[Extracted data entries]
○ ○ ○

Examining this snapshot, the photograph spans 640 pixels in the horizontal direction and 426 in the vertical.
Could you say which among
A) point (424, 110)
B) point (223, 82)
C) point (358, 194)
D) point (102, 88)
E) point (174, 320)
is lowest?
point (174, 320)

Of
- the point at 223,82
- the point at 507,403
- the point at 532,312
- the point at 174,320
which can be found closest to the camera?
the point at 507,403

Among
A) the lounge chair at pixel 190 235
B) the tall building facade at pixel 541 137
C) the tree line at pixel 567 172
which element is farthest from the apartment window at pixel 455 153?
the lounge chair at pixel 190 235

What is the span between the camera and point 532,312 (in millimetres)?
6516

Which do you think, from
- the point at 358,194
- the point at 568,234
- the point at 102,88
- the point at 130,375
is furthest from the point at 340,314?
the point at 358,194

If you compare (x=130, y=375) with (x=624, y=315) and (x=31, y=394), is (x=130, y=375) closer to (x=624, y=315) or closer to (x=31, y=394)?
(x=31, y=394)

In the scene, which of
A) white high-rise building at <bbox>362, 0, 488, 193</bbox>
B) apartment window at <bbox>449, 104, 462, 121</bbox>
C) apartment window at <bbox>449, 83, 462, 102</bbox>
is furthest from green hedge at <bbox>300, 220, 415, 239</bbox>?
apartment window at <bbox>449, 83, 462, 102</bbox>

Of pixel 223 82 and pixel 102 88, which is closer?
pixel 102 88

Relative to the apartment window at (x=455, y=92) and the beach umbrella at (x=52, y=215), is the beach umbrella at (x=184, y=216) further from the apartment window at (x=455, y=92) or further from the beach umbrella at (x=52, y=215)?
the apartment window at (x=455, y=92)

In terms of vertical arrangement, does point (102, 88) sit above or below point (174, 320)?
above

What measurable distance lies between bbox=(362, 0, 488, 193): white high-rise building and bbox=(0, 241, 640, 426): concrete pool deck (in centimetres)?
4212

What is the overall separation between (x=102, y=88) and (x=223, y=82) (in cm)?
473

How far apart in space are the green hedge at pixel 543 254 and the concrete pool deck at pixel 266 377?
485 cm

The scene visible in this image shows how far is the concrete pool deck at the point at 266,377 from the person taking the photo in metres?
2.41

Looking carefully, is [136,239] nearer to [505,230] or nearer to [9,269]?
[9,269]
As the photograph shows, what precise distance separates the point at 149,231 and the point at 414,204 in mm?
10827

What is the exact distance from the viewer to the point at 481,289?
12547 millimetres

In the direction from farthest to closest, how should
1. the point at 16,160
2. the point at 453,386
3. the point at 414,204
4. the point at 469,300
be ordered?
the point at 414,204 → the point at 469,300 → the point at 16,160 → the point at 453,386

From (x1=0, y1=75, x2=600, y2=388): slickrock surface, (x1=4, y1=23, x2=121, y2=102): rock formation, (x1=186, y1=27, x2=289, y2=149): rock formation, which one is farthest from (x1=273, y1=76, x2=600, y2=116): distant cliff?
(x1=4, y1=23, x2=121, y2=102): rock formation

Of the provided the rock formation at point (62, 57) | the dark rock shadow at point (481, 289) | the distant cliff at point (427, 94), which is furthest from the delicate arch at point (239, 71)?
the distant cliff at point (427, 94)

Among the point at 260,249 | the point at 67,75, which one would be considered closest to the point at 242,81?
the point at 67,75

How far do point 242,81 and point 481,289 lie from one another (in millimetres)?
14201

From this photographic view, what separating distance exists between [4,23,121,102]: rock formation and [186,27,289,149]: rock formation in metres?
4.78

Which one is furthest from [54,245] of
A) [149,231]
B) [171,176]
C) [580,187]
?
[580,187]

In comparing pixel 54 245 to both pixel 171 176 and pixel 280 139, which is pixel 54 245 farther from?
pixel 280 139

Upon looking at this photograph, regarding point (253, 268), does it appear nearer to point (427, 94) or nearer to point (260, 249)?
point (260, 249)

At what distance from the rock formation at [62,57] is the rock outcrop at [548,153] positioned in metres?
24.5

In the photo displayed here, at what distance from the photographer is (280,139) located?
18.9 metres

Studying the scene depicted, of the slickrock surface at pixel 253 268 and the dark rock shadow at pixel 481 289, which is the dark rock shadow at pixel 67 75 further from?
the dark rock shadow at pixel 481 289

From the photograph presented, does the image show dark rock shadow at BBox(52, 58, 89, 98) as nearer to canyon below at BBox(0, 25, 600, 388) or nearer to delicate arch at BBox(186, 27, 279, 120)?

○ ○ ○

:: Short exercise ::
Write down every line of the data exactly as it appears above.

:: Solution to this problem ::
Examining this snapshot, the photograph spans 640 pixels in the horizontal direction and 426 in the vertical.
Could you say which among
A) point (424, 110)
B) point (223, 82)
C) point (358, 194)
D) point (102, 88)
E) point (174, 320)
is lowest?
point (174, 320)

Of
- the point at 223,82
- the point at 507,403
- the point at 532,312
- the point at 174,320
which can be found closest to the camera?
the point at 507,403

Among
A) the lounge chair at pixel 190 235
B) the tall building facade at pixel 541 137
C) the tree line at pixel 567 172
which element is farthest from the apartment window at pixel 455 153?
the lounge chair at pixel 190 235

What is the span between the camera and point 532,312 (in millimetres)?
6516

Which do you think, from
- the point at 358,194
- the point at 568,234
- the point at 102,88
- the point at 130,375
is furthest from the point at 340,314?
the point at 358,194

If you compare (x=130, y=375) with (x=624, y=315) and (x=31, y=394), is (x=130, y=375) closer to (x=624, y=315) or closer to (x=31, y=394)?
(x=31, y=394)

In the scene, which of
A) white high-rise building at <bbox>362, 0, 488, 193</bbox>
B) apartment window at <bbox>449, 104, 462, 121</bbox>
C) apartment window at <bbox>449, 83, 462, 102</bbox>
is furthest from green hedge at <bbox>300, 220, 415, 239</bbox>?
apartment window at <bbox>449, 83, 462, 102</bbox>

Of pixel 223 82 and pixel 102 88, which is closer?
pixel 102 88

Relative to the apartment window at (x=455, y=92) and the beach umbrella at (x=52, y=215), is the beach umbrella at (x=184, y=216) further from the apartment window at (x=455, y=92) or further from the beach umbrella at (x=52, y=215)?
the apartment window at (x=455, y=92)

In terms of vertical arrangement, does point (102, 88) sit above or below point (174, 320)?
above

What measurable distance lies between bbox=(362, 0, 488, 193): white high-rise building and bbox=(0, 241, 640, 426): concrete pool deck (in centimetres)?
4212

What is the overall separation between (x=102, y=88) and (x=223, y=82) (in cm)?
473

How far apart in space are the green hedge at pixel 543 254 and the concrete pool deck at pixel 266 377?
485 cm

The scene visible in this image shows how far is the concrete pool deck at the point at 266,377 from the person taking the photo in metres?
2.41

Looking carefully, is [136,239] nearer to [505,230] or nearer to [9,269]?
[9,269]
As the photograph shows, what precise distance separates the point at 149,231 and the point at 414,204 in mm?
10827

What is the exact distance from the viewer to the point at 481,289?
12547 millimetres

In the direction from farthest to closest, how should
1. the point at 16,160
2. the point at 453,386
3. the point at 414,204
4. the point at 469,300
be ordered?
the point at 414,204 → the point at 469,300 → the point at 16,160 → the point at 453,386

From (x1=0, y1=75, x2=600, y2=388): slickrock surface, (x1=4, y1=23, x2=121, y2=102): rock formation, (x1=186, y1=27, x2=289, y2=149): rock formation, which one is farthest from (x1=273, y1=76, x2=600, y2=116): distant cliff?
(x1=4, y1=23, x2=121, y2=102): rock formation

Of the provided the rock formation at point (62, 57) | the dark rock shadow at point (481, 289) | the distant cliff at point (427, 94), which is furthest from the delicate arch at point (239, 71)?
the distant cliff at point (427, 94)

Among the point at 260,249 | the point at 67,75, which one would be considered closest to the point at 242,81?
the point at 67,75

How far do point 242,81 and point 481,289 lie from one another (in millimetres)?
14201

From this photographic view, what separating distance exists between [4,23,121,102]: rock formation and [186,27,289,149]: rock formation in metres?
4.78

Which one is furthest from [54,245] of
A) [149,231]
B) [171,176]
C) [580,187]
?
[580,187]

In comparing pixel 54 245 to both pixel 171 176 and pixel 280 139, which is pixel 54 245 farther from?
pixel 280 139

Upon looking at this photograph, regarding point (253, 268), does it appear nearer to point (427, 94) or nearer to point (260, 249)?
point (260, 249)

At what distance from the rock formation at [62,57] is the rock outcrop at [548,153] positioned in metres?
24.5

In the photo displayed here, at what distance from the photographer is (280,139) located?
18.9 metres

Studying the scene depicted, of the slickrock surface at pixel 253 268 and the dark rock shadow at pixel 481 289, which is the dark rock shadow at pixel 67 75 further from?
the dark rock shadow at pixel 481 289

From the photograph presented, does the image show dark rock shadow at BBox(52, 58, 89, 98) as nearer to canyon below at BBox(0, 25, 600, 388) or nearer to delicate arch at BBox(186, 27, 279, 120)?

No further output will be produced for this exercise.